*SELECTED EXCERPT*:
“THE ISLANDS, here we come!!!!” Well at least that was the excitement we felt the night before. This morning was another story. After staying up till 3am on Skype and having to wake up at 6am to catch our 8am bus to Mersing, we were feeling less than enthusiastic to say the least. We had no clue this would turn out to be one of our greatest adventures yet! So bear with us…
From our trusty backpackers, we walked to Oceans Mall where we caught the public bus to Melaka Central Bus Station (MYR1). From there we caught our “pre-booked” bus to Mersing, a jetty town on the East coast of mainland Malaysia. This is the access point to Tioman Island. The bus ride was roughly three hours long and cost us MYR25pp.
NOTE: Bus tickets to Mersing should be booked a couple of days in advance as the route is very popular and there’s no guarantee you’ll get a seat on the day. This is especially important if you are connecting with a pre-booked ferry (in Mersing) to the island. Also note, Mersing is not a destination. It is a small town that can be explored in an hour or two whilst waiting for your ferry or bus, if you so desire. There area few motels along the main streets near the main ferry terminal though, if you do happen to get stuck there for the night due to transport times or ferry cancellations.

*WORK ITEM*:
According to the travel post about getting to Mersing, why should bus tickets to Mersing be booked a couple of days ahead?

[Records from a dataset]
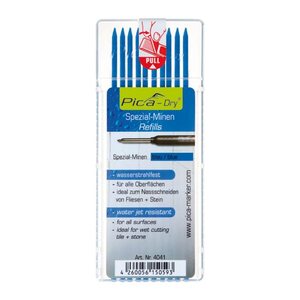 Pica Dry Wasserstrahl 4041 Ersatzminen für Tieflochmarker-Bleistift blau 2,8 mm, 10 St.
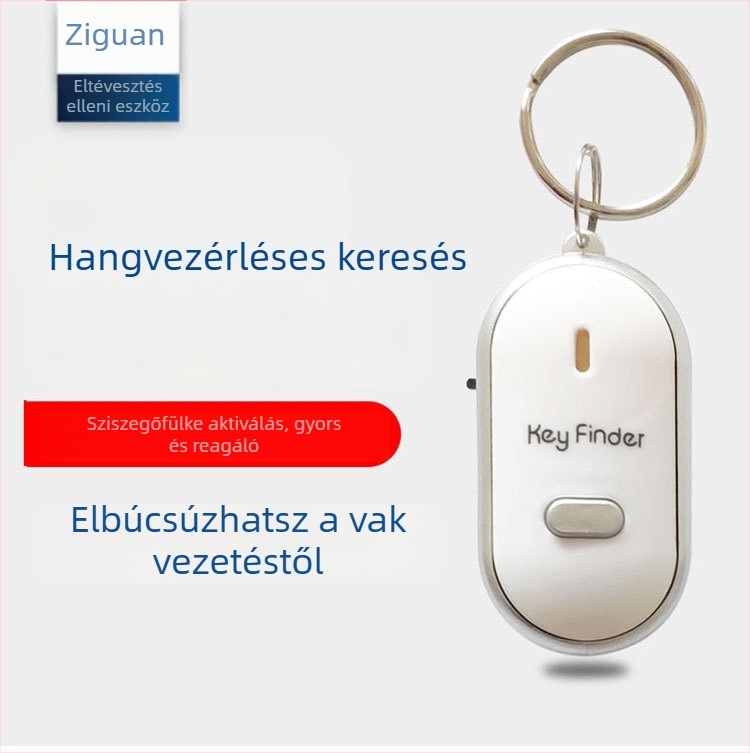 Intelligens hangvezérlésű elvesztés elleni riasztó kulcstartó helymeghatározással, fémből készült, univerzális kompatibilitás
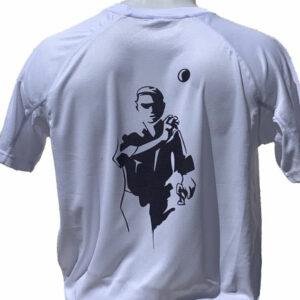 T-shirt blanc Pétanque pour Homme - Vue du dos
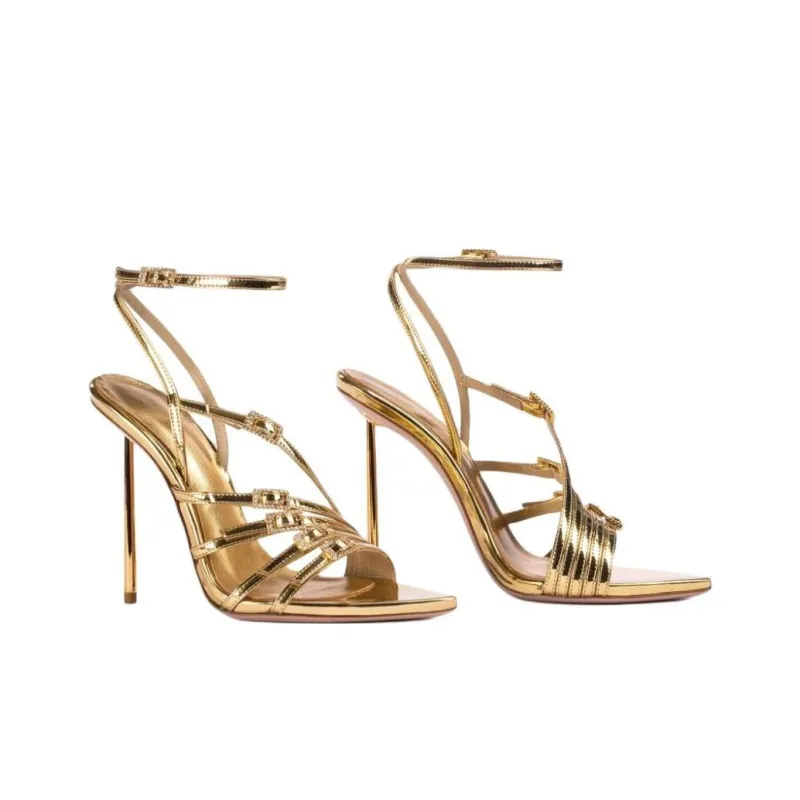 Le Silla 120mm Scarlet Strappy Sandals Women's-2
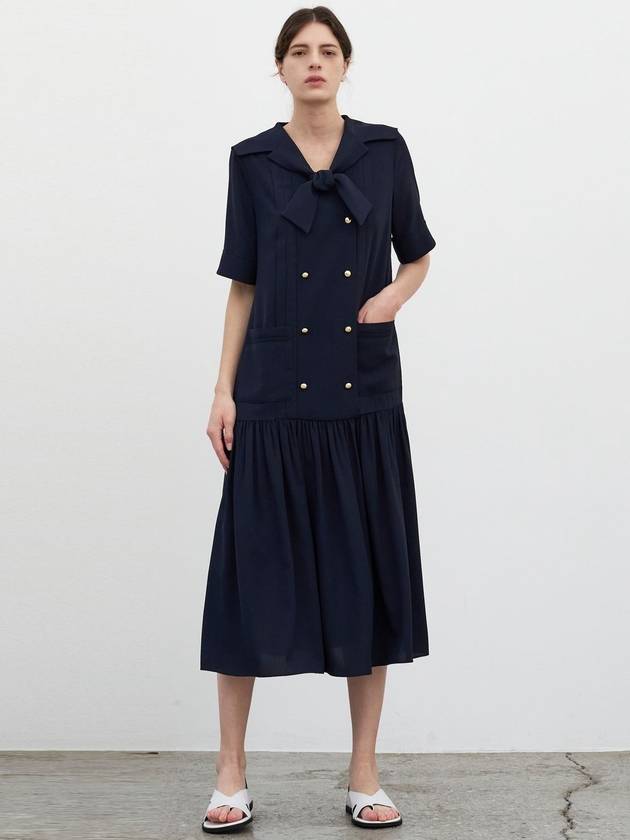 Sailor flare dress_navy - MITTE - BALAAN 4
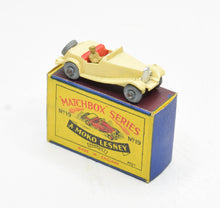 Matchbox Lesney 19 MG Midget TD RW/B1 box Virtually Mint/Boxed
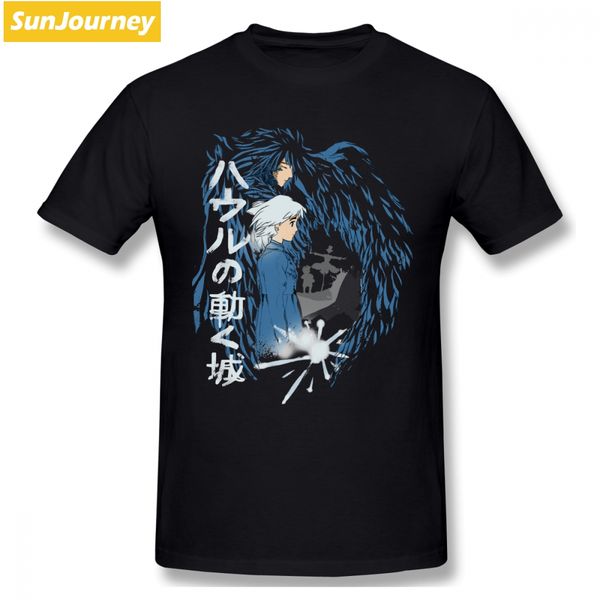 

howls moving castle love men t shirt new style party plus size o-neck cotton short sleeve clothes for men sport hooded sweatshirt hoodie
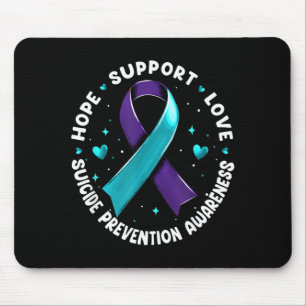 Tapis De Souris Espoir Soutien Amour Prévention du Suicide Sensibi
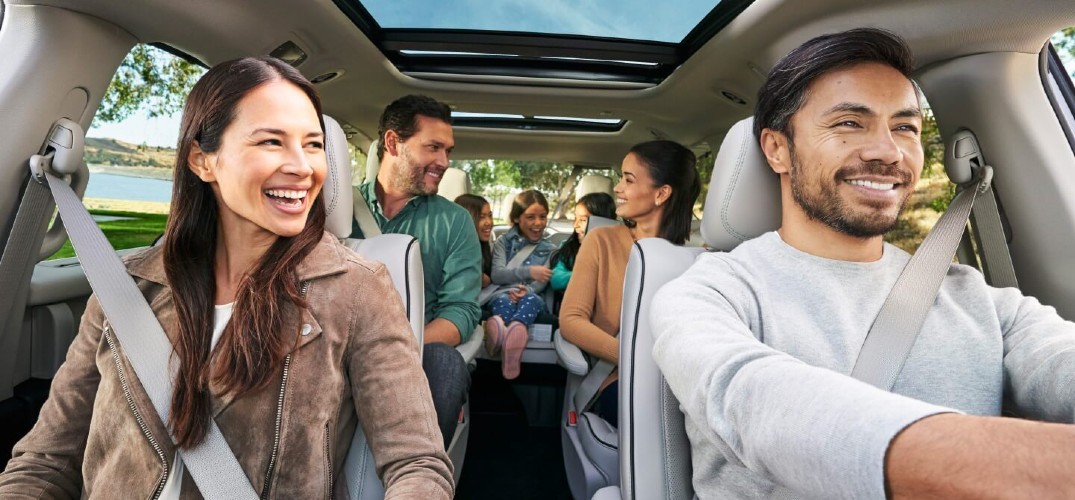 2020 Chrysler Pacifica interior shot showing van full of people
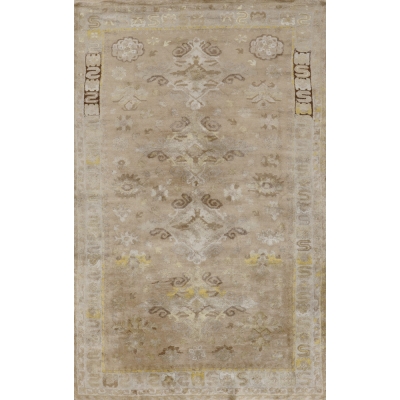  Vintage European Oushak Rug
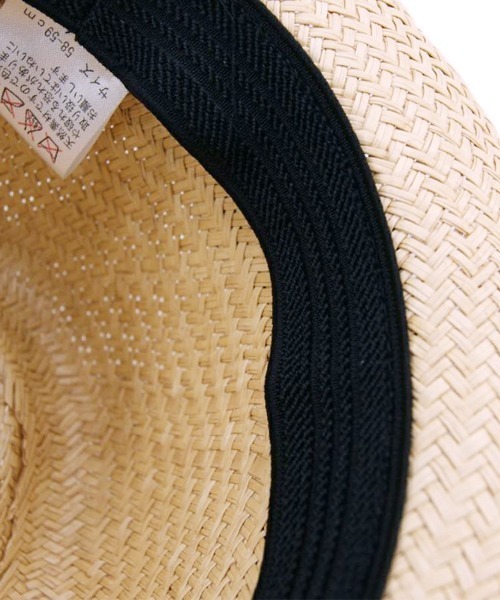 polcadot（ポルカドット）の「天然素材　中折ハット(3段ベルト)（ハット・メンズ・ナチュラル・FREE）」の7枚目の写真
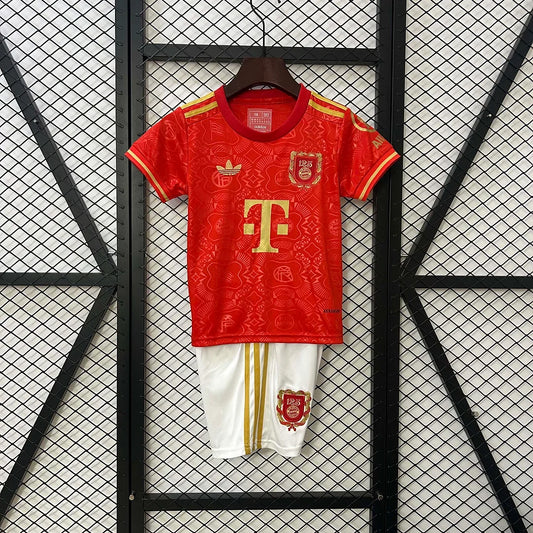 Bayern Munchen 2025/2026 125th Anniversary Edition Red Kids Size
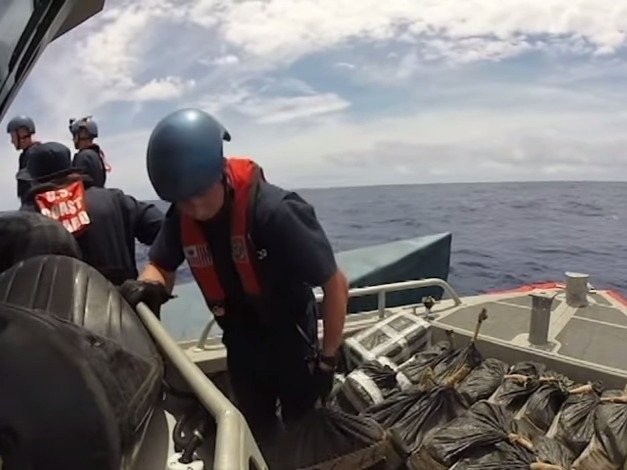 The US Coast Guard lost 4,000 pounds of cocaine in the Pacific Ocean during a record bust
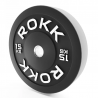 Obciążenie olimpijskie gumowe bumper ROKK 15 kg - 6574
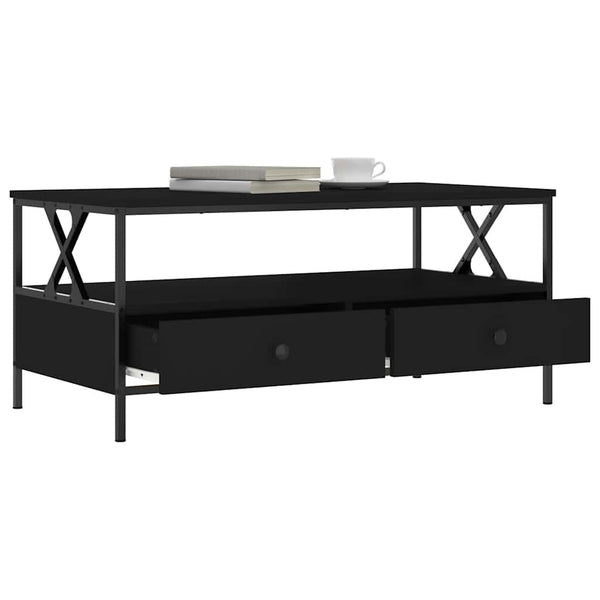 Schwarzer Couchtisch 100x51 cm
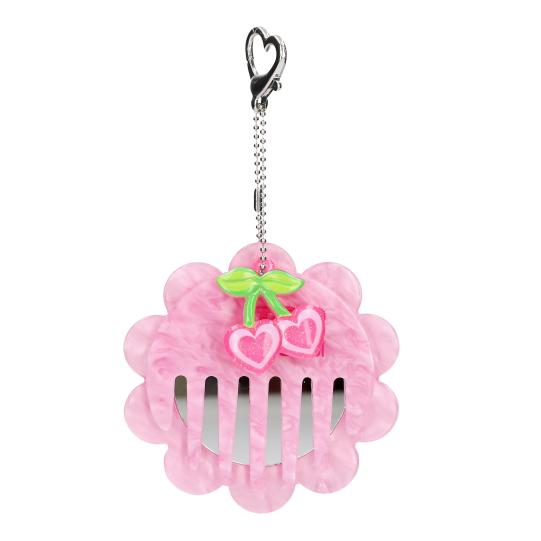 TOPModel GLOW TO GO - Hair Comb With Mirror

*EXERCISE RESULT*:
The route is very popular, so a seat isn't guaranteed on the day. Booking ahead matters most if you are connecting with a pre-booked ferry to the island in Mersing.